Wallenstein verhindert es. Er steht unschlüssig, schmerzvoll;

 
indes füllt sich der Saal immer mehr und mehr, und die Hörner
ertönen unten immer auffordernder und in immer kürzeren Pausen.)
 
Max
 
     Blast! Blast! – O wären es die schwed'schen Hörner,
     Und ging's von hier gerad ins Feld des Todes,
     Und alle Schwerter, alle, die ich hier
     Entblößt muß sehn, durchdrängen meinen Busen!
     Was wollt ihr? Kommt ihr, mich von hier
     Hinwegzureißen – o treibt mich nicht zu Verzweiflung!
     Tut's nicht!
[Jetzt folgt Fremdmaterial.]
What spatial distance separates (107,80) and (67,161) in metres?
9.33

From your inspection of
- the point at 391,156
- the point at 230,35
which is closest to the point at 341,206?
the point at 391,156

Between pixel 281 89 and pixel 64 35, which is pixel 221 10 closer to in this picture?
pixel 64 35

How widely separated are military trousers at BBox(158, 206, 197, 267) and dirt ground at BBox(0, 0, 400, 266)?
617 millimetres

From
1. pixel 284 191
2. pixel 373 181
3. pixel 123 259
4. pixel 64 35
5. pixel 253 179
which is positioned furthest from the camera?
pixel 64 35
Ihr könntet es bereun!
 

(Der Saal ist ganz mit Bewaffneten erfüllt.)

 
     Noch mehr – Es hängt Gewicht sich an Gewicht,
     Und ihre Masse zieht mich schwer hinab. —
     Bedenket, was ihr tut. Es ist nicht wohlgetan,
     Zum Führer den Verzweifelnden zu wählen.
     Ihr reißt mich weg von meinem Glück, wohlan,
     Der Rachegöttin weih ich eure Seelen!
     Ihr habt gewählt zum eigenen Verderben,
     Wer mit mir geht, der sei bereit zu sterben!
 

(Indem er sich nach dem Hintergrund wendet, entsteht eine

 
rasche Bewegung unter den Kürassieren, sie umgeben und begleiten
 

ihn in wildem Tumult. Wallenstein bleibt unbeweglich. Thekla

 
sinkt in ihrer Mutter Arme. Der Vorhang fällt.)